In pg-promise, when/how are the BEGIN and COMMIT commands sent when using transactions?

For example, if there is the code:

db.tx(t => {
    const query1 = t.none(...);
    const query2 = t.none(...);
})

Will the BEGIN command be sent together with the first query or before, in a separate packet? Similarly, will the COMMIT command be sent together with the second query or after?

In other words, will this transaction take 2, 3, or 4 round trips?

Upvotes: 2

Views: 566

Answers (1)

vitaly-t
vitaly-t

Reputation: 25840

I'm the library's author.

Will the BEGIN command be sent together with the first query or before, in a separate packet?

BEFORE.

Will the COMMIT command be sent together with the second query or after?

AFTER.

Will this transaction take 2, 3, or 4 round trips?

4

Would you say that there is room for optimization, or that using a lower-level library could be beneficial (for latency)?

There may be some, depending on what you are trying to achieve. The default implementation makes it easy/standard to handle the transaction logic, and log everything that's going on (see pg-monitor). Everything is optimized within method tx, which makes it easy to logically handle any situation in a safe way.

The only situation where you would want to optimize it, if you need to execute huge number of micro transactions, because otherwise it is not worth doing, performance-wise.

In a very special case like that you may want to execute the entire transaction as a single query, by concatenating all queries into one. To that end, there is method helpers.concat which helps you build such a concatenated query dynamically.

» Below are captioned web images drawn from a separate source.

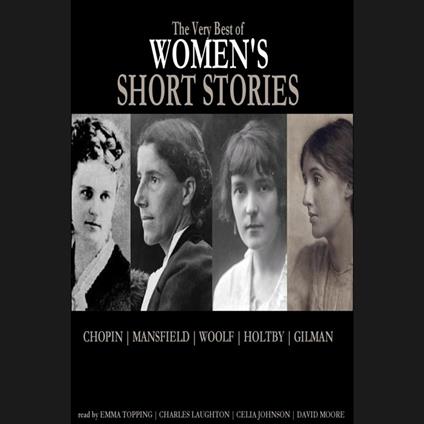 Very Best of Women's Short Stories, The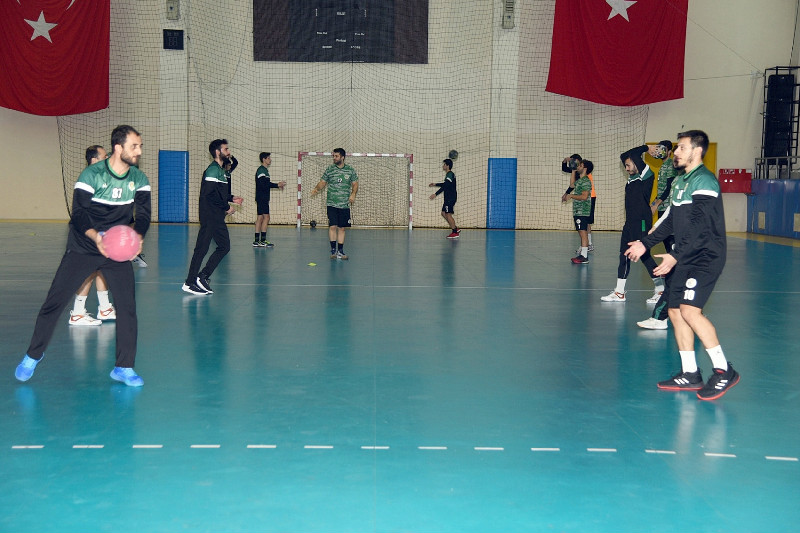 ORMANSPOR BÜYÜK MAÇA  İDDİALI HAZIRLANIYOR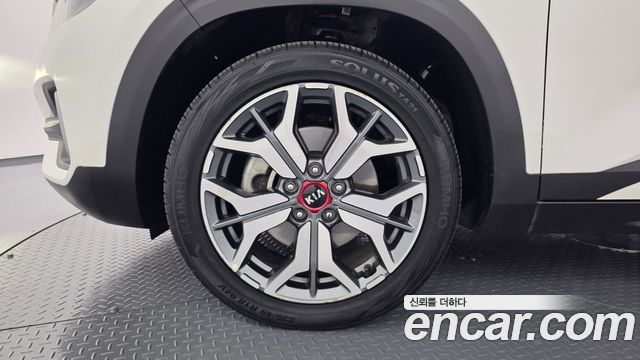 Kia Seltos 2020 — photo 5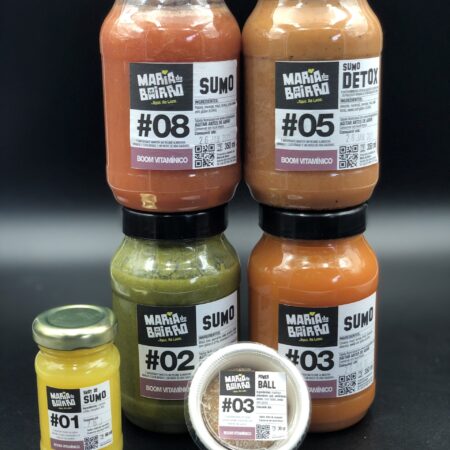 1/2 Dia Boom Vitaminico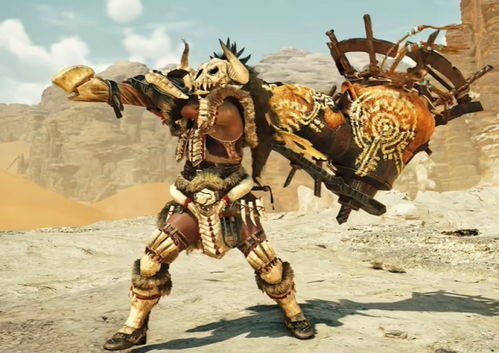 《怪物猎人荒野》太刀麻痹流秘籍，打造高效战斗新体验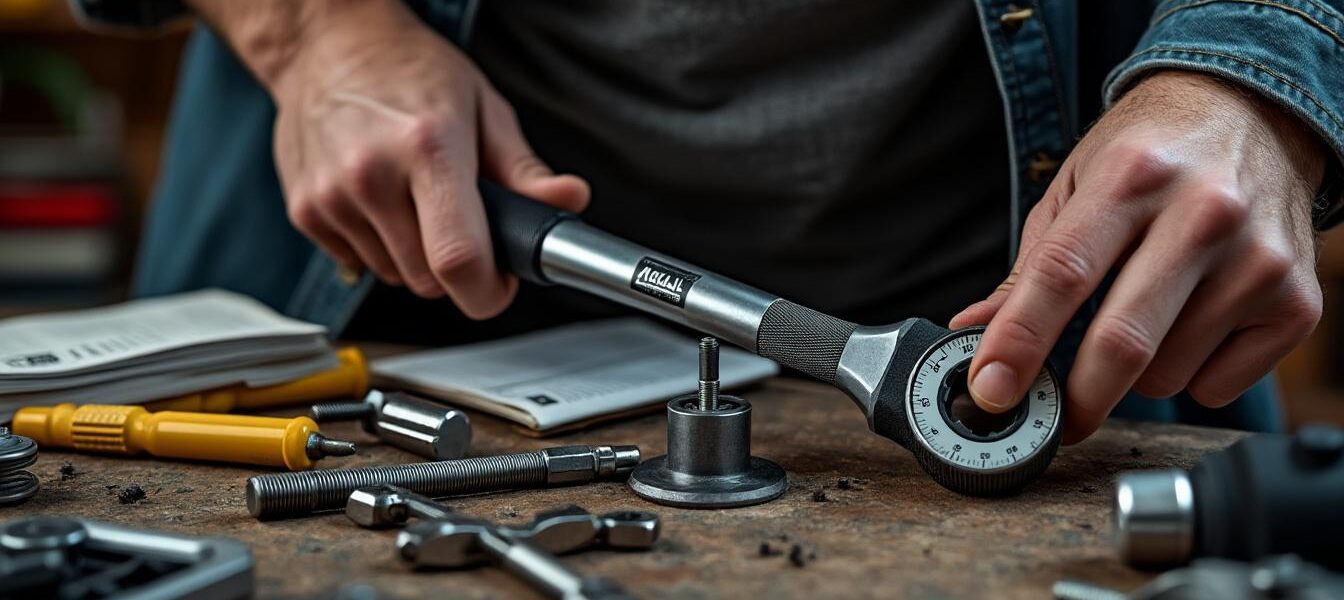 découvrez comment utiliser facilement une clé dynamométrique facom grâce à notre guide étape par étape. apprenez les meilleures techniques pour garantir un serrage précis et sécurisé, adapté à tous vos projets de bricolage ou de mécanique.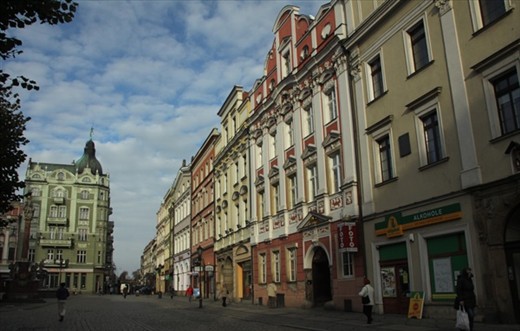 Town Square, Swidnica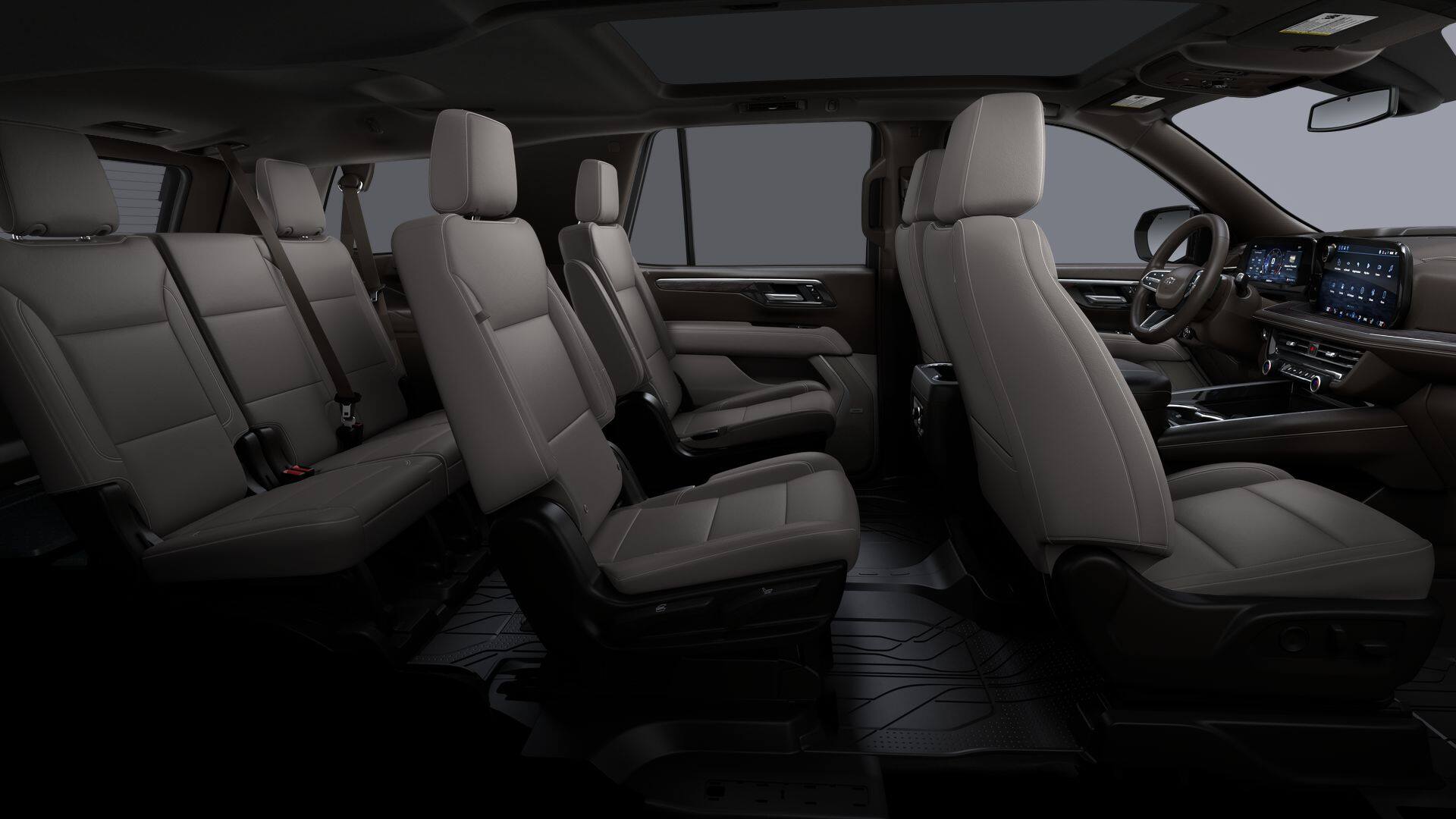 2026 Chevrolet Tahoe 4WD Z71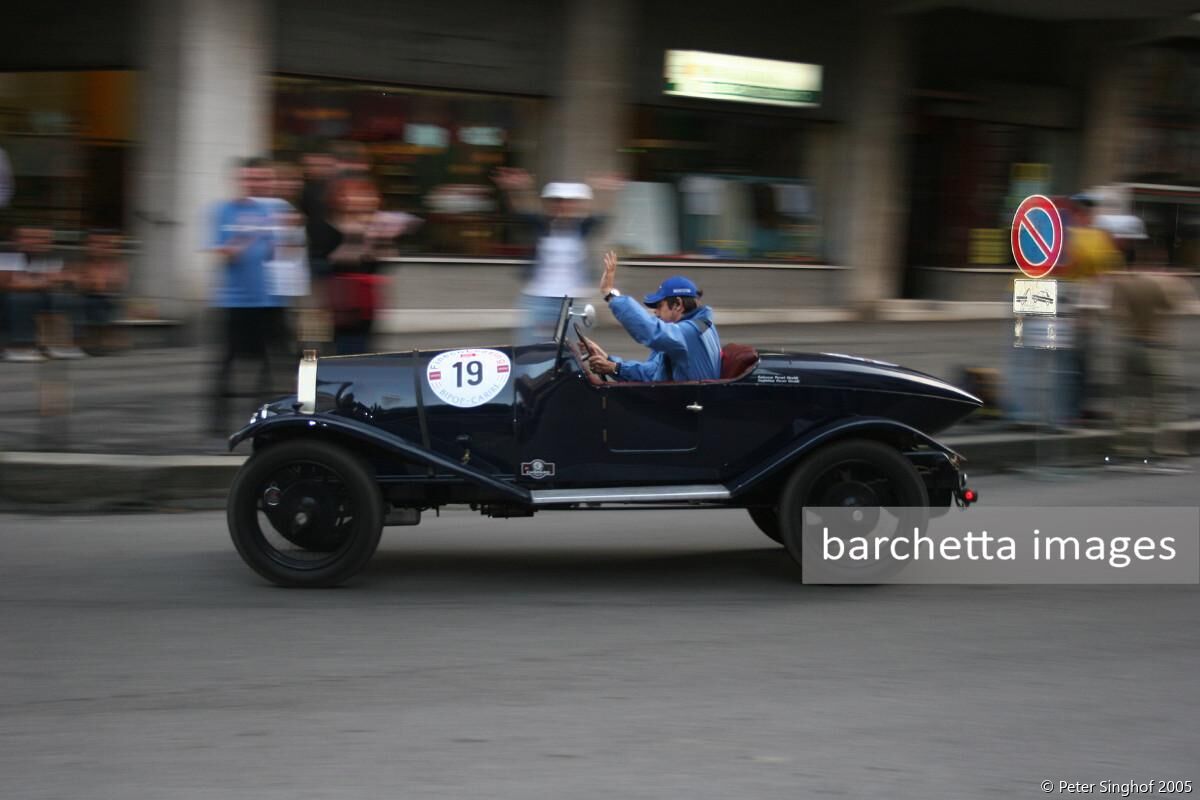 Mille Miglia 2005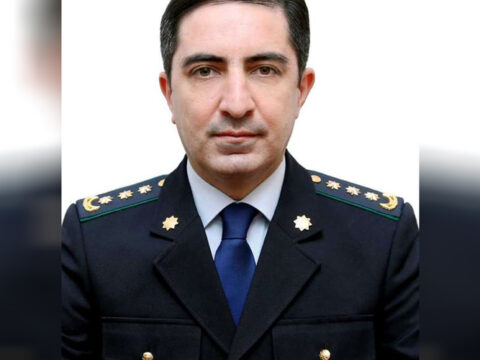Yeni təyin olunan Naxçıvan Baş Gömrük Komitəsinin rəisi kimdir?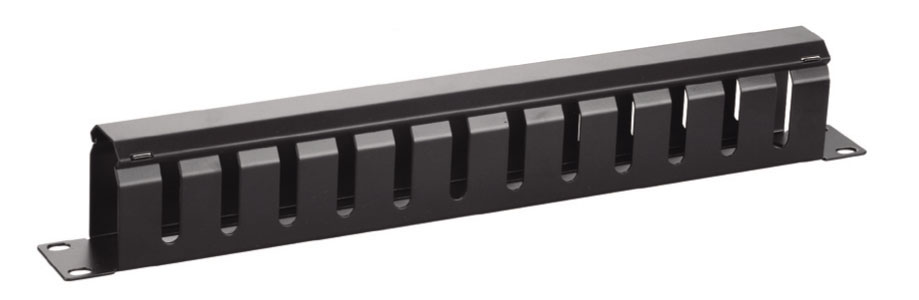 Skipuleggjari 1u Lokaður Í 19", Svartur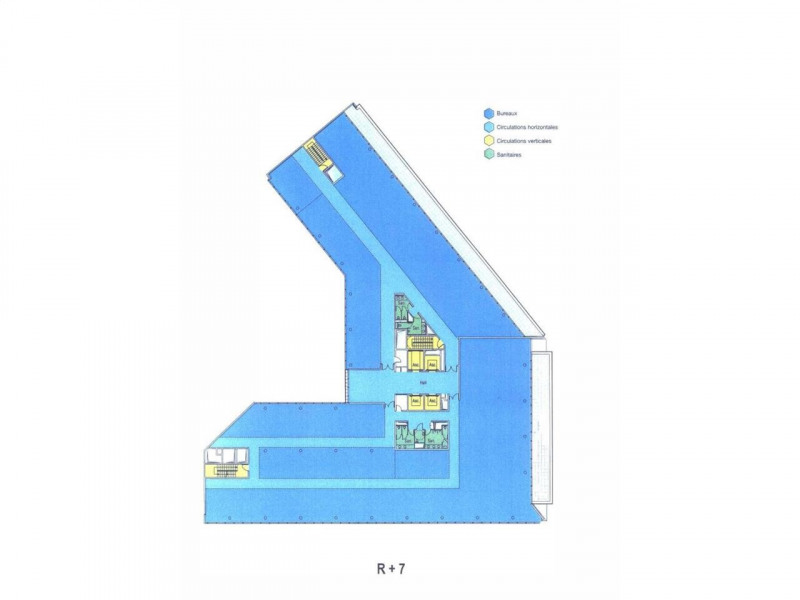 Location Bureau Issy-les-Moulineaux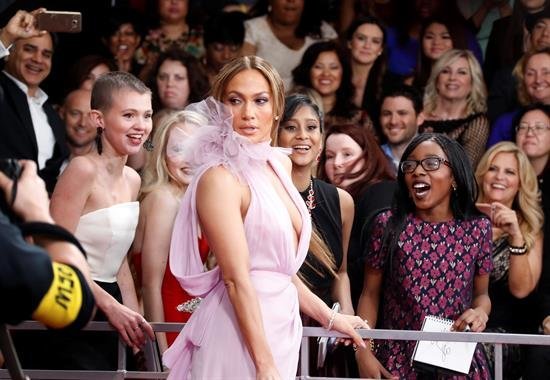 Jennifer López protagonizará la comedia romántica "Second Act"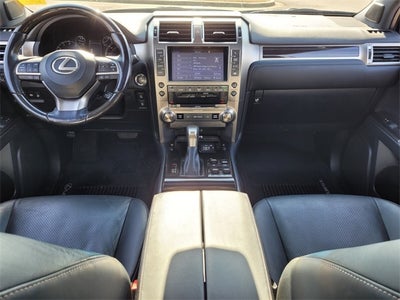 2020 Lexus GX 460 Luxury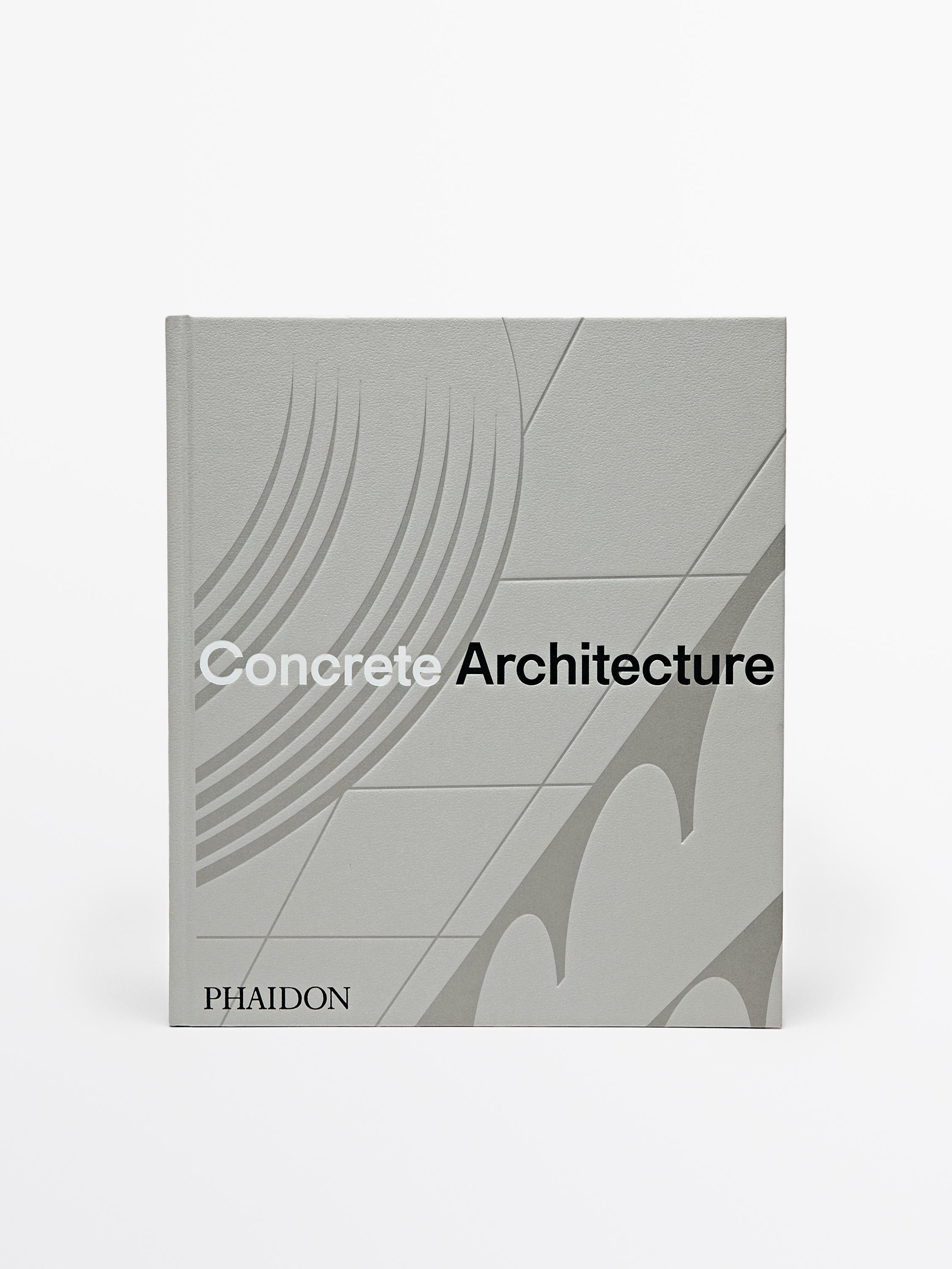 Libro Concrete Architecture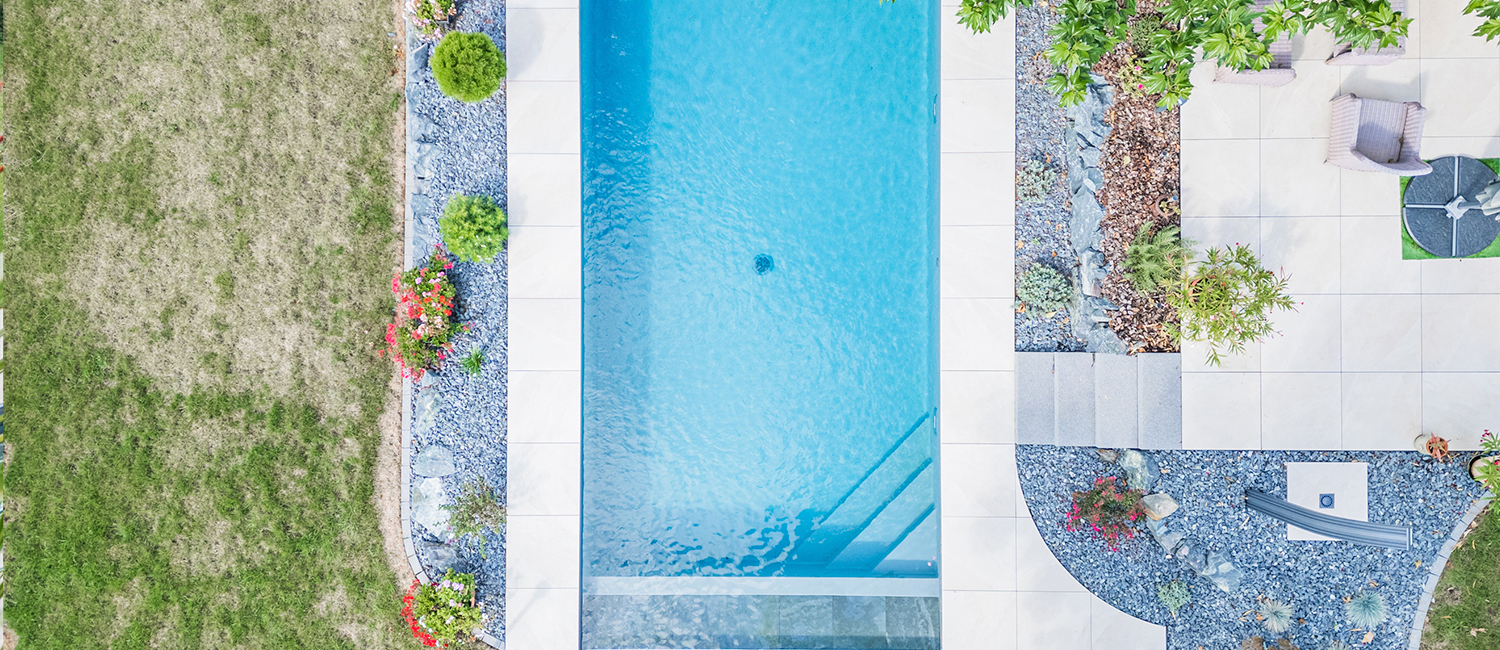 Piscine privée à Griesbach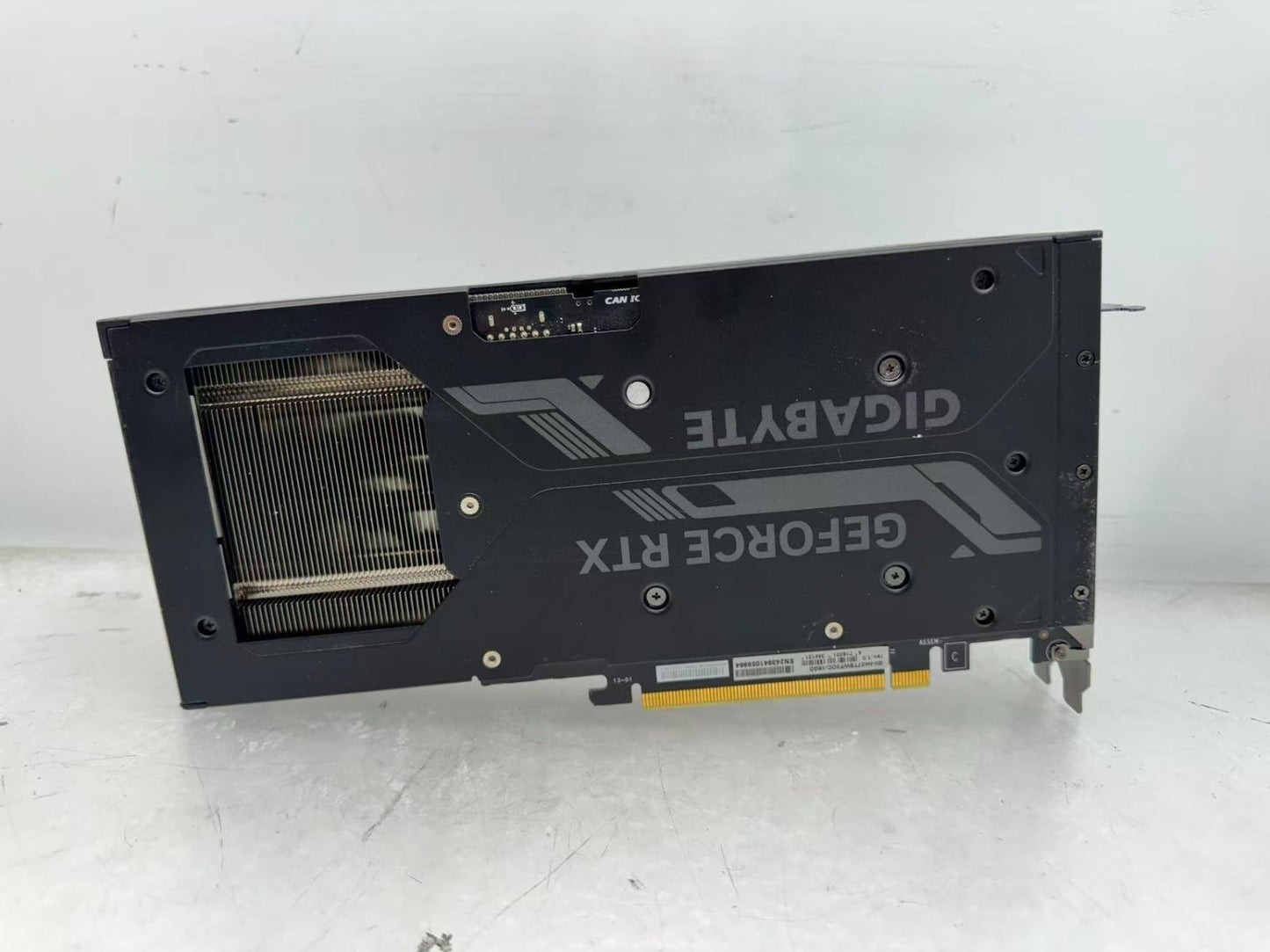 GIGABYTE GeForce RTX 4070Ti SUPER WINDFORCE OC 16GB GDDR6X Graphics card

It is worth noting that if you need nested transactions, then you cannot optimize it anymore, as the logic of nested transactions is deeply dependent on the logic of individual queries that's translated into promises, and then chained in a way that's consistent with the PostgreSQL transaction logic. If you try to work-around that, the chances are things are gonna fall apart, as nested transactions are generally too complex to handle manually.